[RECORDS PROVIDED Boundary: Start]
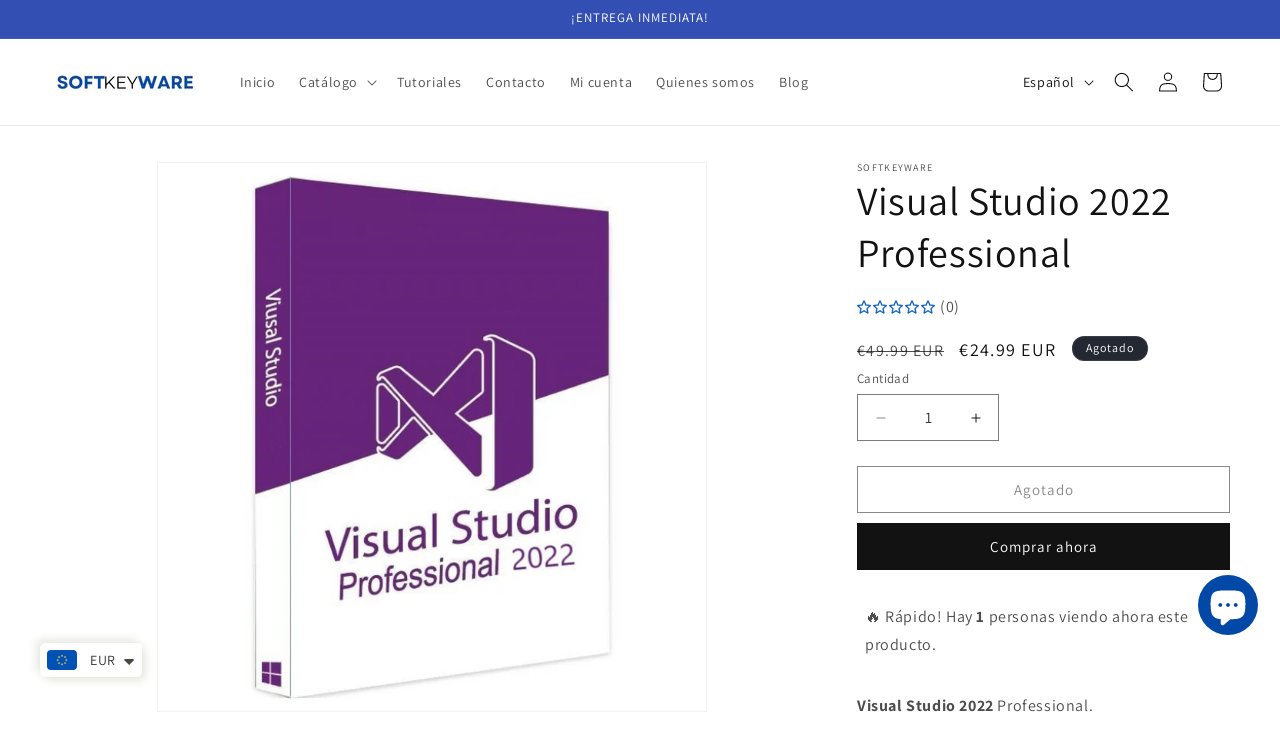

--- FILE ---
content_type: text/javascript
request_url: https://cdn.shopify.com/extensions/6435f996-c0a5-4f5f-bdaa-ce1d4d0f4c6f/approom-visitor-counter-pro-10/assets/visitor-counter.js
body_size: -38
content:
var visitorCounterSettings = function () {
    let visitorCounterWidgets = window.appRoomVisitorCounter;
    if (visitorCounterWidgets) {
        const placeholders = [
            "{visitor_count}",
            "{time_period}",
        ];

        function updateHTML(template, targetId) {
            return template.replace(
                new RegExp(targetId, "g"),
                `<span id="dynamic${targetId.slice(1, -1)}"></span>`
            );
        }

        let currentHTML = visitorCounterWidgets.messageHtml;
        let updatedHTML = currentHTML;

        placeholders.forEach((placeholder) => {
            if (updatedHTML.includes(placeholder)) {
                updatedHTML = updateHTML(updatedHTML, placeholder);
            }
        });

        function convertPTagsToSpan(htmlString) {
            // Ardışık olarak gelen <p> etiketlerini <span> etiketleriyle değiştirip, aralarına <br> ekleyelim.
            let updatedString = htmlString.replace(/<\/p>\s*<p>/g, '</span><br><span>');

            // Geriye kalan <p> etiketlerini <span> etiketleriyle değiştir.
            updatedString = updatedString.replace(/<p>/g, '<span>').replace(/<\/p>/g, '</span>');

            return updatedString;
        }

        updatedHTML = convertPTagsToSpan(updatedHTML);

        appRoomJquery(".appRoom-visitor-counter").html(updatedHTML);
    }
}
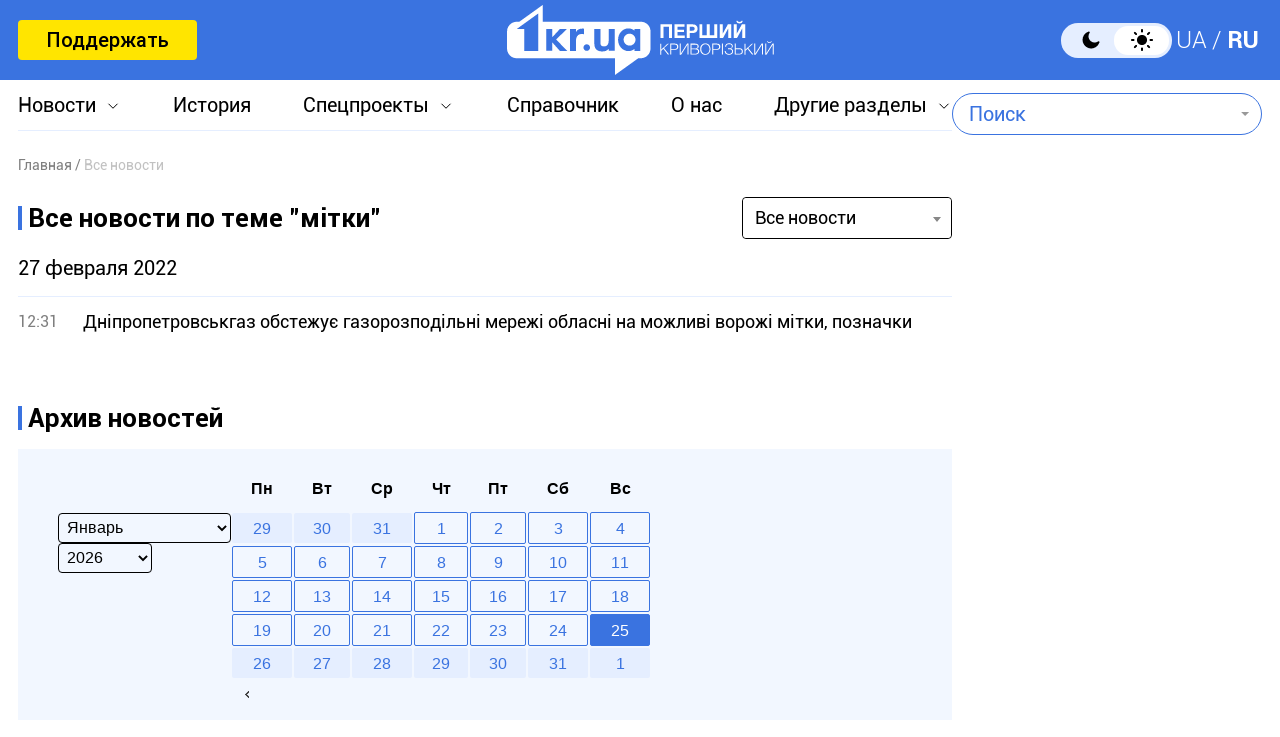

--- FILE ---
content_type: text/html; charset=utf-8
request_url: https://www.google.com/recaptcha/api2/aframe
body_size: 269
content:
<!DOCTYPE HTML><html><head><meta http-equiv="content-type" content="text/html; charset=UTF-8"></head><body><script nonce="JHKFUu2mdiD6WD7_NA3BiQ">/** Anti-fraud and anti-abuse applications only. See google.com/recaptcha */ try{var clients={'sodar':'https://pagead2.googlesyndication.com/pagead/sodar?'};window.addEventListener("message",function(a){try{if(a.source===window.parent){var b=JSON.parse(a.data);var c=clients[b['id']];if(c){var d=document.createElement('img');d.src=c+b['params']+'&rc='+(localStorage.getItem("rc::a")?sessionStorage.getItem("rc::b"):"");window.document.body.appendChild(d);sessionStorage.setItem("rc::e",parseInt(sessionStorage.getItem("rc::e")||0)+1);localStorage.setItem("rc::h",'1769358641670');}}}catch(b){}});window.parent.postMessage("_grecaptcha_ready", "*");}catch(b){}</script></body></html>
[RECORDS PROVIDED Boundary: End]
» EXERCISE DETAILS
In the material above, find the line with "body_size: 269"; then copy it and every line after it, exactly, through the end.

» EXERCISE OUTPUT
body_size: 269
content:
<!DOCTYPE HTML><html><head><meta http-equiv="content-type" content="text/html; charset=UTF-8"></head><body><script nonce="JHKFUu2mdiD6WD7_NA3BiQ">/** Anti-fraud and anti-abuse applications only. See google.com/recaptcha */ try{var clients={'sodar':'https://pagead2.googlesyndication.com/pagead/sodar?'};window.addEventListener("message",function(a){try{if(a.source===window.parent){var b=JSON.parse(a.data);var c=clients[b['id']];if(c){var d=document.createElement('img');d.src=c+b['params']+'&rc='+(localStorage.getItem("rc::a")?sessionStorage.getItem("rc::b"):"");window.document.body.appendChild(d);sessionStorage.setItem("rc::e",parseInt(sessionStorage.getItem("rc::e")||0)+1);localStorage.setItem("rc::h",'1769358641670');}}}catch(b){}});window.parent.postMessage("_grecaptcha_ready", "*");}catch(b){}</script></body></html>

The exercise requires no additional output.